Terry Jones Is Not the Enemy

By David French

photo courtesy of Coast Guard News via C.C. license at FlickrI've been defending free speech and religious liberty for virtually my entire legal career. Nineteen years ago I volunteered -- as a law student -- on my first religious liberty case, and I haven't stopped working since. I can safely say that I've seen it all. The price of America's robust commitment to religious liberty is that we have more than our share of fringe characters -- borderline sane individuals with small followings preaching fire and brimstone (and sometimes running eBay businesses) from storefront churches across the land. Rarely do these fringe figures attract attention -- though they try desperately -- and even less frequently do American presidents, much less Angelina Jolie, hang on their every word.

But Terry Jones has found the formula, one that Fred Phelps, the soldiers' funeral protestor, no doubt wishes he'd discovered years ago:  Tell the media you plan to burn a Qur'an.

Our media never met a tabloid freak show it didn't love, and one that involves an extremist Christian is catnip for reporters looking for evidence of "Islamophobia." And so now our nation's remembrance of 9/11 has become Terry Jones week, and a burning book changes our focus from where it should be: the burning people and burning buildings in New York, Washington, and Pennsylvania.

Terry Jones is not our enemy. He's a seemingly peaceful, eccentric, and positively cranky man who's doing a stupid and senseless thing. I hope he ultimately chooses not to burn the Qur'an. But if he does, he does nothing more than place himself in a long line of offensive American speakers -- of all faiths. By now we are all used to burning flags, to desecrated crucifixes, and to the ever-escalating efforts of fringe figures to shock their way onto the front pages.

The enemy reacts to our free speech with bombs. The enemy despises our liberty not for its permissiveness toward Qur'an burners but because it exists and because it is utterly inconsistent with Sharia law. I served a year in Iraq with the 2d Squadron, 3d Armored Cavalry Regiment. During that year, Terry Jones was toiling away at his church/eBay business in total obscurity, yet al-Qaeda still seethed with enough hate to launch a female suicide bombing campaign and to commit atrocities that the American public can scarcely comprehend.
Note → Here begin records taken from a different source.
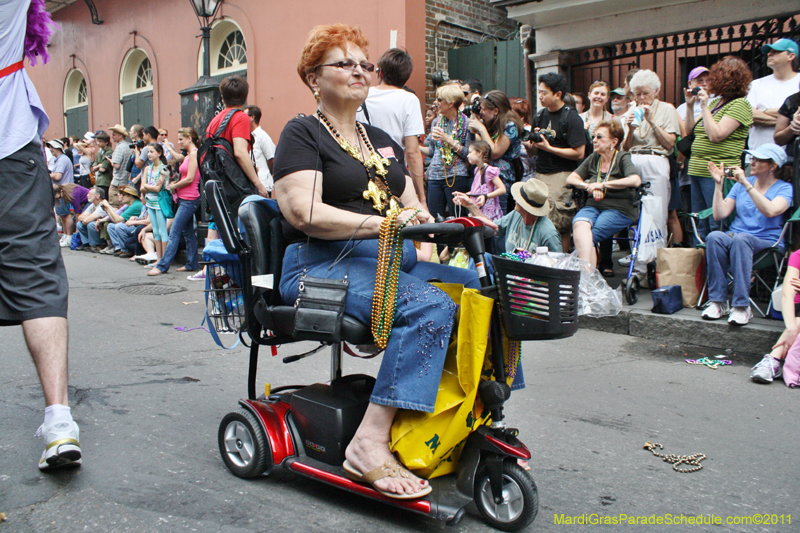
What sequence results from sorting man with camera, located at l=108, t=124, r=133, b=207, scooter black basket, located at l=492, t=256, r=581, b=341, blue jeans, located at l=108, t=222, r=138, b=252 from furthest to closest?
man with camera, located at l=108, t=124, r=133, b=207 < blue jeans, located at l=108, t=222, r=138, b=252 < scooter black basket, located at l=492, t=256, r=581, b=341

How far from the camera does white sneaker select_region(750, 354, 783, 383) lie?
455 centimetres

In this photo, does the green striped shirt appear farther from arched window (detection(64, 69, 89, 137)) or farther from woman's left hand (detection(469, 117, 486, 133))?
arched window (detection(64, 69, 89, 137))

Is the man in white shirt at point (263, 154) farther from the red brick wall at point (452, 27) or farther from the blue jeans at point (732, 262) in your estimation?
the blue jeans at point (732, 262)

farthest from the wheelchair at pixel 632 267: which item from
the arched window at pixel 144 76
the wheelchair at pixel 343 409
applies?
the arched window at pixel 144 76

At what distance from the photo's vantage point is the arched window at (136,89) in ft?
54.7

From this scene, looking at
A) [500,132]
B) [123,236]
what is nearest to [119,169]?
[123,236]

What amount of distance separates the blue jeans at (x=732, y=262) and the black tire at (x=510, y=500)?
365 cm

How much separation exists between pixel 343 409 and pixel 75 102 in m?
20.8

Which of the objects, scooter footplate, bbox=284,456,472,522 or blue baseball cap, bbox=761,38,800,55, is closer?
scooter footplate, bbox=284,456,472,522

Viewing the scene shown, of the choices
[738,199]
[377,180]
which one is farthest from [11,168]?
[738,199]

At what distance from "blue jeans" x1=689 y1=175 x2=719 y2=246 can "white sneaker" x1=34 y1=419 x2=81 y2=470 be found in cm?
563

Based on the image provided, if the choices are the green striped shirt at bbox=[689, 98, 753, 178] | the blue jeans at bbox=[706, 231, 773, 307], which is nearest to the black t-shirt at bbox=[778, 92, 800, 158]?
the green striped shirt at bbox=[689, 98, 753, 178]

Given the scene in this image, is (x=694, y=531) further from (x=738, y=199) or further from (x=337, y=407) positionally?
(x=738, y=199)

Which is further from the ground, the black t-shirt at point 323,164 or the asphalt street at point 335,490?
the black t-shirt at point 323,164
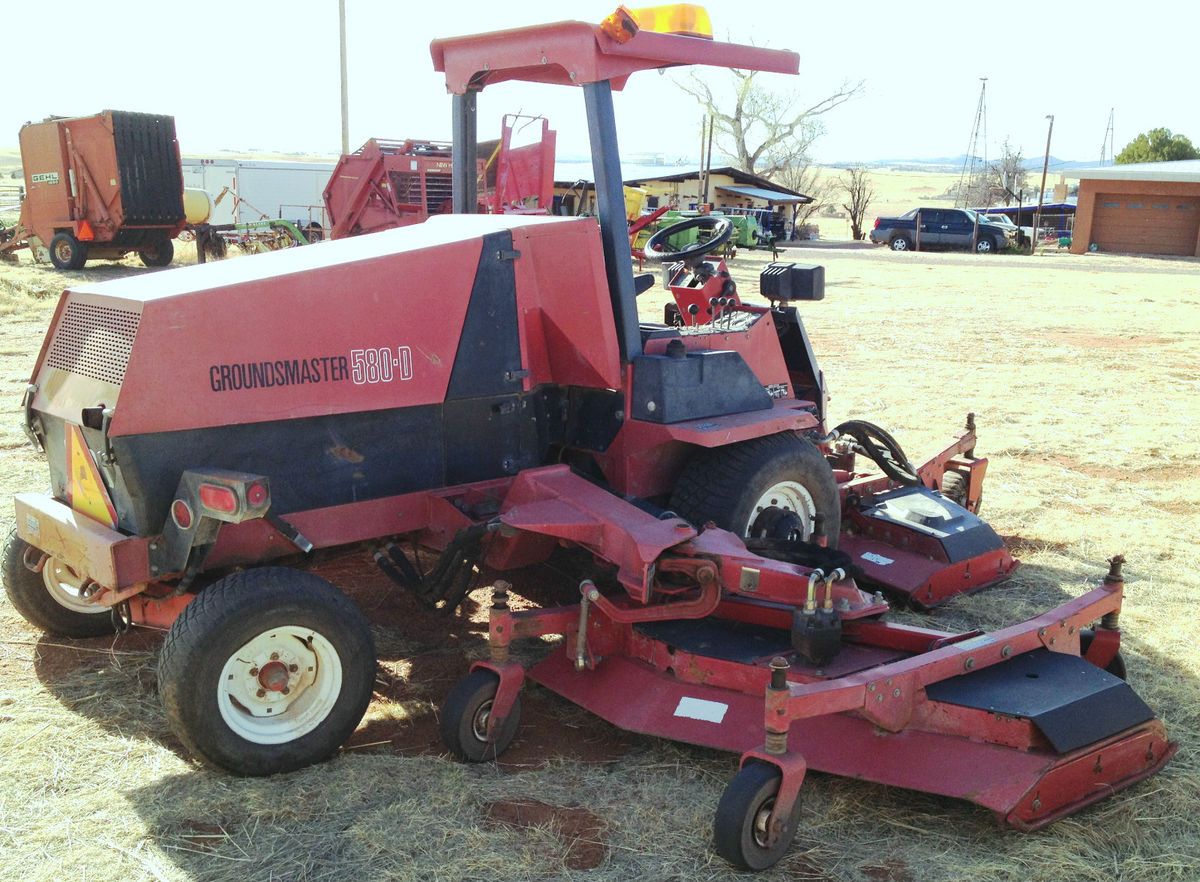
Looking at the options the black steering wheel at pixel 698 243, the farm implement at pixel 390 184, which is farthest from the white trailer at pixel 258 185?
the black steering wheel at pixel 698 243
Terry Jones wasn't burning Qur'ans on September 10, 2001. He wasn't burning Qur'ans when the "Blind Sheik" plotted the first World Trade Center bombing or when Pan Am Flight 103 blew up over Lockerbie, Scotland. Our enemies don't need Terry Jones to hate us or to recruit thousands of suicide bombers and tens of thousands of jihadists. So on this week of remembrance, let's take the cameras off the crank from Florida and put them instead on the yawning gap in the New York skyline and on the soldiers who fight to make sure the enemy can never strike again.

The media has made Terry Jones. The media can unmake him. And they should -- after all, there's a real enemy out there to challenge, to shame, and to defeat.

 

David French is a senior counsel for a Christian religious liberties organization, a captain in the United States Army Reserve, and a veteran of Operation Iraqi Freedom.